» Given exercise
Copy all of the rows below word for word, and leave out the pictures.

» Input
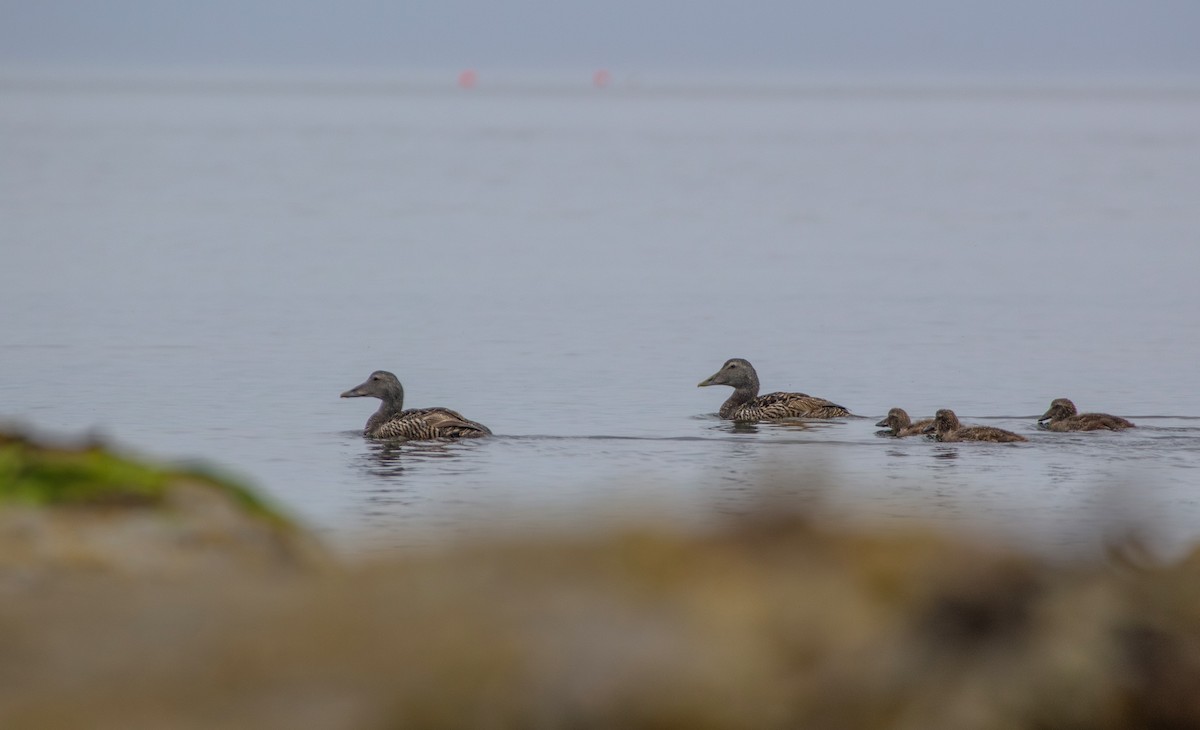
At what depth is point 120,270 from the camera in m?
31.5

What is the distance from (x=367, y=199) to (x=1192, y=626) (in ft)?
166

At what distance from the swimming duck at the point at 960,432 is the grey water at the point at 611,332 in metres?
0.18

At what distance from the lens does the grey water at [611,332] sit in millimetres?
13375

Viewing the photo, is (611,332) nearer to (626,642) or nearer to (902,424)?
(902,424)

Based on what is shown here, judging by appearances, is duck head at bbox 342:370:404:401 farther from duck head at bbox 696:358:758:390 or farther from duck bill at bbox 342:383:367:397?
duck head at bbox 696:358:758:390

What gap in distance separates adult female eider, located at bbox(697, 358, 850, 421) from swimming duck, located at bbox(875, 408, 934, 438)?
120 cm

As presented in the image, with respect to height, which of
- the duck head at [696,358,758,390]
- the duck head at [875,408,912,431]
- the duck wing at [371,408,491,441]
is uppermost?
the duck head at [696,358,758,390]

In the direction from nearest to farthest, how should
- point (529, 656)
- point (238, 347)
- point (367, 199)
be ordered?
1. point (529, 656)
2. point (238, 347)
3. point (367, 199)

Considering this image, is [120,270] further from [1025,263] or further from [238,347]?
[1025,263]

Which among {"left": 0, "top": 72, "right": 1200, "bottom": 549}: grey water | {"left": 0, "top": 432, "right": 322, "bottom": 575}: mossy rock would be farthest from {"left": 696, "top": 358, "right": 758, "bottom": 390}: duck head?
{"left": 0, "top": 432, "right": 322, "bottom": 575}: mossy rock

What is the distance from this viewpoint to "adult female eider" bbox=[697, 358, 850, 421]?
57.0ft

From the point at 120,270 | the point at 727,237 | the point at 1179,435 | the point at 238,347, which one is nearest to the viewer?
the point at 1179,435

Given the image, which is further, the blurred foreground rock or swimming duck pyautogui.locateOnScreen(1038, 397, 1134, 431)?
swimming duck pyautogui.locateOnScreen(1038, 397, 1134, 431)

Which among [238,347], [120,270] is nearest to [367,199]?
[120,270]
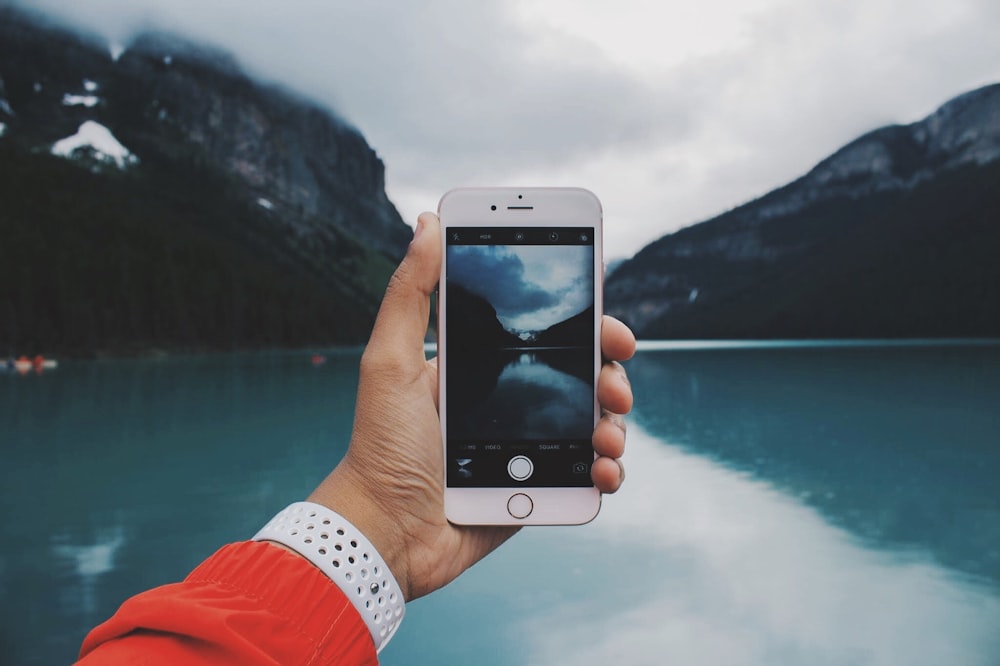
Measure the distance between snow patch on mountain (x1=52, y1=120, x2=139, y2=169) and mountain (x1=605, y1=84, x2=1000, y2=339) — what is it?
11848cm

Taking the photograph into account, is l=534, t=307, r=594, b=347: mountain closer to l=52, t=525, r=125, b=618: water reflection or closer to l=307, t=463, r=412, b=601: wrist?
l=307, t=463, r=412, b=601: wrist

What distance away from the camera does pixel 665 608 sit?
7.69m

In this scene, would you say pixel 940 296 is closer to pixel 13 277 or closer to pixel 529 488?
pixel 13 277

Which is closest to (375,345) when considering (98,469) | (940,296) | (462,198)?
(462,198)

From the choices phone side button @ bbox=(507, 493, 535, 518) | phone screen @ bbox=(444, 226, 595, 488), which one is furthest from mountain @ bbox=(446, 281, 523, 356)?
phone side button @ bbox=(507, 493, 535, 518)

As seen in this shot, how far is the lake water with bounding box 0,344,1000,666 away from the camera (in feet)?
22.7

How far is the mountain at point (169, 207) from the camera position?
64.4 metres

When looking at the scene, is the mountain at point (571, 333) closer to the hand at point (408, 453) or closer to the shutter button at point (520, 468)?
the hand at point (408, 453)

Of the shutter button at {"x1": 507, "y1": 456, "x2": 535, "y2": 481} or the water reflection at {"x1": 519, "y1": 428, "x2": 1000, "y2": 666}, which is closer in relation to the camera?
the shutter button at {"x1": 507, "y1": 456, "x2": 535, "y2": 481}

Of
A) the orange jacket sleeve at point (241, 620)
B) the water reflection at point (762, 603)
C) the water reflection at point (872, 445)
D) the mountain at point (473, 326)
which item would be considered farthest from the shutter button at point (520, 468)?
the water reflection at point (872, 445)

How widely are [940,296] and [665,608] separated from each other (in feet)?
413

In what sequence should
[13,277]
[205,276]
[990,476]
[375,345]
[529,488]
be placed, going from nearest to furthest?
[375,345] < [529,488] < [990,476] < [13,277] < [205,276]

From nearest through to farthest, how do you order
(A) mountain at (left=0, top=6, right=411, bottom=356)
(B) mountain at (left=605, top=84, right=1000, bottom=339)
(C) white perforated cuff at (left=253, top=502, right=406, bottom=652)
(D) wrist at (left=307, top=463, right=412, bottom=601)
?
1. (C) white perforated cuff at (left=253, top=502, right=406, bottom=652)
2. (D) wrist at (left=307, top=463, right=412, bottom=601)
3. (A) mountain at (left=0, top=6, right=411, bottom=356)
4. (B) mountain at (left=605, top=84, right=1000, bottom=339)

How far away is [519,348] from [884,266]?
466ft
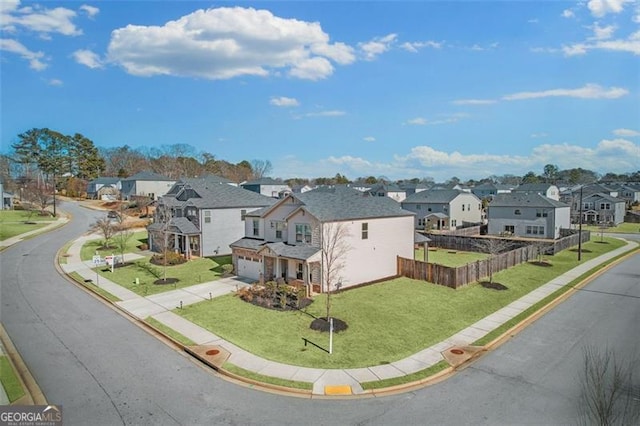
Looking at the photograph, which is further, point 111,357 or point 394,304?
point 394,304

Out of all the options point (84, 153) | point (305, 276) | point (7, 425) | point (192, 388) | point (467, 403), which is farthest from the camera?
point (84, 153)

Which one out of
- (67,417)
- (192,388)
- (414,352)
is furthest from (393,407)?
(67,417)

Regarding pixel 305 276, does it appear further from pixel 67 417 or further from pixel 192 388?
pixel 67 417

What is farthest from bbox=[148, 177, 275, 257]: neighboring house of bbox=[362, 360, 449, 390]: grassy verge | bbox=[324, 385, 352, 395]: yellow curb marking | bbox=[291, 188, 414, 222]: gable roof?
bbox=[362, 360, 449, 390]: grassy verge

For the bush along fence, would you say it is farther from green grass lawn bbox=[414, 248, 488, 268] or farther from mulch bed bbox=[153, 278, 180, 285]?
mulch bed bbox=[153, 278, 180, 285]

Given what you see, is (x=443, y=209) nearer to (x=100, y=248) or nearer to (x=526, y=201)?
(x=526, y=201)

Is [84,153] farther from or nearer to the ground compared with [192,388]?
farther from the ground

» Exercise solution
At what depth is point 120,270 from the camera in m?
31.5

What is the distance from (x=367, y=199) to (x=1192, y=626) (in ft)?
166

At what distance from the swimming duck at the point at 960,432 is the grey water at the point at 611,332 in metres?
0.18

At what distance from the lens does the grey water at [611,332] sit in millimetres?
13375

Viewing the photo, is (611,332) nearer to (626,642) or nearer to (902,424)?
(902,424)

Based on what is shown here, judging by appearances, is duck head at bbox 342:370:404:401 farther from duck head at bbox 696:358:758:390 or farther from duck bill at bbox 342:383:367:397?
duck head at bbox 696:358:758:390

What gap in distance separates adult female eider, located at bbox(697, 358, 850, 421) from swimming duck, located at bbox(875, 408, 934, 438)?
120 cm

As presented in the image, with respect to height, which of
- the duck head at [696,358,758,390]
- the duck head at [875,408,912,431]
- the duck wing at [371,408,491,441]
is uppermost?
the duck head at [696,358,758,390]

In the direction from nearest to farthest, how should
- point (529, 656)
- point (238, 347)
- point (367, 199)
be ordered?
1. point (529, 656)
2. point (238, 347)
3. point (367, 199)

Considering this image, is [120,270] further from [1025,263] or further from [238,347]?
[1025,263]

Which among {"left": 0, "top": 72, "right": 1200, "bottom": 549}: grey water | {"left": 0, "top": 432, "right": 322, "bottom": 575}: mossy rock would be farthest from {"left": 696, "top": 358, "right": 758, "bottom": 390}: duck head?
{"left": 0, "top": 432, "right": 322, "bottom": 575}: mossy rock

What is the distance from this viewpoint to "adult female eider" bbox=[697, 358, 850, 421]?
57.0ft

From the point at 120,270 | the point at 727,237 | the point at 1179,435 | the point at 238,347, which one is nearest to the viewer?
the point at 1179,435

Given the image, which is further, the blurred foreground rock or swimming duck pyautogui.locateOnScreen(1038, 397, 1134, 431)?
swimming duck pyautogui.locateOnScreen(1038, 397, 1134, 431)

Which among [238,347], [120,270] is nearest to [367,199]?
[120,270]
Measure the distance between snow patch on mountain (x1=52, y1=120, x2=139, y2=169) and mountain (x1=605, y1=84, x2=1000, y2=339) — what is it?
11848cm

Taking the photograph into account, is l=534, t=307, r=594, b=347: mountain closer to l=52, t=525, r=125, b=618: water reflection or closer to l=307, t=463, r=412, b=601: wrist?
l=307, t=463, r=412, b=601: wrist

What distance away from the camera does pixel 665 608 sit?
7.69m

In this scene, would you say pixel 940 296 is closer to pixel 13 277 or closer to pixel 529 488?
pixel 13 277

Which is closest to (375,345) when considering (98,469) | (940,296) | (462,198)?
(462,198)

From the choices phone side button @ bbox=(507, 493, 535, 518) | phone screen @ bbox=(444, 226, 595, 488), which one is furthest from mountain @ bbox=(446, 281, 523, 356)?
phone side button @ bbox=(507, 493, 535, 518)

As seen in this shot, how far is the lake water with bounding box 0,344,1000,666 away from the camera (in feet)?
22.7

How far is the mountain at point (169, 207) from the camera position?
64.4 metres

When looking at the scene, is the mountain at point (571, 333) closer to the hand at point (408, 453) or closer to the shutter button at point (520, 468)?
the hand at point (408, 453)

Of the shutter button at {"x1": 507, "y1": 456, "x2": 535, "y2": 481} or the water reflection at {"x1": 519, "y1": 428, "x2": 1000, "y2": 666}, which is closer in relation to the camera?
the shutter button at {"x1": 507, "y1": 456, "x2": 535, "y2": 481}

Of
A) the orange jacket sleeve at point (241, 620)
B) the water reflection at point (762, 603)
C) the water reflection at point (872, 445)
D) the mountain at point (473, 326)
which item would be considered farthest from the shutter button at point (520, 468)?
the water reflection at point (872, 445)

How widely are [940,296] and [665,608] separated from each other (in feet)?
413

In what sequence should
[13,277]
[205,276]
[990,476]
[375,345]
[529,488]
be placed, going from nearest to furthest?
[375,345] < [529,488] < [990,476] < [13,277] < [205,276]

From nearest through to farthest, how do you order
(A) mountain at (left=0, top=6, right=411, bottom=356)
(B) mountain at (left=605, top=84, right=1000, bottom=339)
(C) white perforated cuff at (left=253, top=502, right=406, bottom=652)
(D) wrist at (left=307, top=463, right=412, bottom=601)
?
1. (C) white perforated cuff at (left=253, top=502, right=406, bottom=652)
2. (D) wrist at (left=307, top=463, right=412, bottom=601)
3. (A) mountain at (left=0, top=6, right=411, bottom=356)
4. (B) mountain at (left=605, top=84, right=1000, bottom=339)

How far away is [519,348] from [884,266]?
466ft
Looking at the photograph, which is further, point 111,357 or point 394,304?
point 394,304

Out of all the options point (84, 153) | point (305, 276) | point (7, 425) | point (192, 388) | point (467, 403), which is farthest from the camera?
point (84, 153)

Which one out of
- (67,417)
- (192,388)
- (414,352)
is furthest from (393,407)?
(67,417)

Regarding pixel 305 276, does it appear further from pixel 67 417 or further from pixel 192 388?
pixel 67 417

What is farthest from bbox=[148, 177, 275, 257]: neighboring house of bbox=[362, 360, 449, 390]: grassy verge | bbox=[324, 385, 352, 395]: yellow curb marking | bbox=[291, 188, 414, 222]: gable roof?
bbox=[362, 360, 449, 390]: grassy verge

For the bush along fence, would you say it is farther from green grass lawn bbox=[414, 248, 488, 268] or farther from mulch bed bbox=[153, 278, 180, 285]?
mulch bed bbox=[153, 278, 180, 285]

Given what you see, is (x=443, y=209) nearer to (x=100, y=248) or nearer to (x=526, y=201)?
(x=526, y=201)

Is [84,153] farther from or nearer to the ground compared with [192,388]?
farther from the ground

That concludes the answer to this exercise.